Solche Pseudoplacebos setzten 53 bis 64 Prozent der deutschen Ärzte monatlich und 16 bis 30 Prozent wöchentlich ein. Reine Placebos gaben hingegen nur 9 bis 15 Prozent monatlich und 2 bis 3 Prozent wöchentlich. Auch diese Anteile liegen in etwa im Rahmen der international ermittelten Durchschnittszahlen.
Zu den häufiger verordneten Pseudoplacebos zählen demnach in Deutschland Sedativa, Supplemente, Antibiotika, Homöopathika, Vitamine und Phytotherapeutika. Seltener werden Analgetika oder subtherapeutische Dosen anderer Substanzen gegeben.
Gerade bei der Abgabe von Pseudoplacebos halten es Linde und Kollegen für wahrscheinlich, dass es dabei nicht primär um das Erzeugen von klassischen Placeboeffekten geht, sondern darum, einen Ausweg aus einer schwierigen Situation in stressiger Alltagsroutine zu finden – wie etwa, die Erwartungen von Patienten nicht zu enttäuschen.
Ist Placebotherapie ethisch akzeptabel?
Wie erwähnt, ist es strittig, ob die Placebogabe in der therapeutischen Praxis, also außerhalb klinischer Studien, ethisch akzeptabel ist. Der Wissenschaftliche Beirat der Bundesärztekammer hat sich dazu 2010 in einer Stellungnahme des Titels "Placebo in der Medizin" geäußert, unter Federführung des oben schon erwähnten Jütte.

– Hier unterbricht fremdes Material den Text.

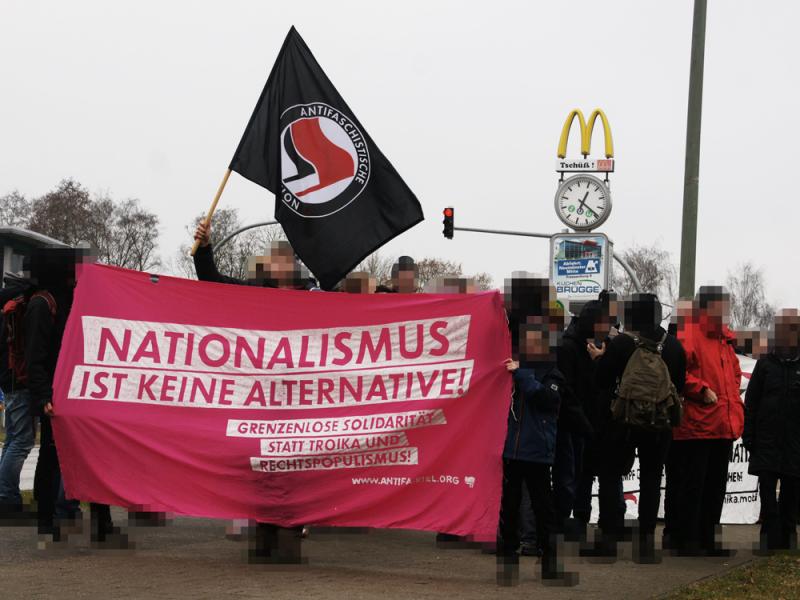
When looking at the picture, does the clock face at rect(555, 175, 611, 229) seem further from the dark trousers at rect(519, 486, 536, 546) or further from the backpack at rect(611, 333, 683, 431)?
the backpack at rect(611, 333, 683, 431)

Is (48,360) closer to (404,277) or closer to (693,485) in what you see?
A: (404,277)

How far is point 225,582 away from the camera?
6.67 m

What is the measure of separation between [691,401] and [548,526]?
1834 mm

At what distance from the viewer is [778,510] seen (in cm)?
859

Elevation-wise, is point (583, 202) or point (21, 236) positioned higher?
point (583, 202)

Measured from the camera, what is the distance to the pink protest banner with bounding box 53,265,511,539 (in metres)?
7.09

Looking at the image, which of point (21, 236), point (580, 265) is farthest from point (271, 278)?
point (21, 236)

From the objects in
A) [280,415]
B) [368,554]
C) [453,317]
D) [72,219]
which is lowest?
[368,554]

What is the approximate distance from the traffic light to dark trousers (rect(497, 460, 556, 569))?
2347 cm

Mit Verweis auf den belegten Nutzen von Placebobehandlungen hält der Beirat die bewusste Anwendung von Placebos oder Pseudoplacebos für vertretbar, wenn folgende Voraussetzungen erfüllt sind:
- Es gibt keine geprüfte wirksame (Pharmako-)Therapie,
- es handelt sich um relativ geringe Beschwerden, und der Patient will ausdrücklich behandelt werden und
- es besteht Aussicht auf Erfolg einer Placebotherapie.
Verumtherapie muss sein
Zugleich weist der Beirat aber darauf hin, dass das Unterlassen einer Verumtherapie den rechtlichen Tatbestand der Körperverletzung erfüllen kann: "Dies ist unstrittig, wenn es durch die contra legem artis und gegen den Willen des Patienten unterlassene Verumtherapie kausal zu einer Verschlechterung des Gesundheitszustandes … gekommen ist."
Hinzu kommt eine weitere Forderung, die der Beirat der Ärztekammer so zusammenfasst: "Außerdem muss die Aufklärungspflicht unbedingt beachtet werden; denn im Rahmen der lex artis obliegt dem Arzt die therapeutische Pflicht, mit dem Patienten das aus ärztlicher Sicht Notwendige zu besprechen."
Das mag auch ein Grund sein, weshalb als Placebos in der Regel keine reinen, sondern Pseudoplacebos eingesetzt werden. Über deren Verwendung lässt sich schließlich leichter aufklären als über jene von Zuckerpillen. Und ohne Aufklärung geht es nicht: Es ist ja, wie der Beirat betont, letztlich der Patient, der die Konsequenzen der Placebogabe tragen muss – ob sie ihm gefallen oder nicht.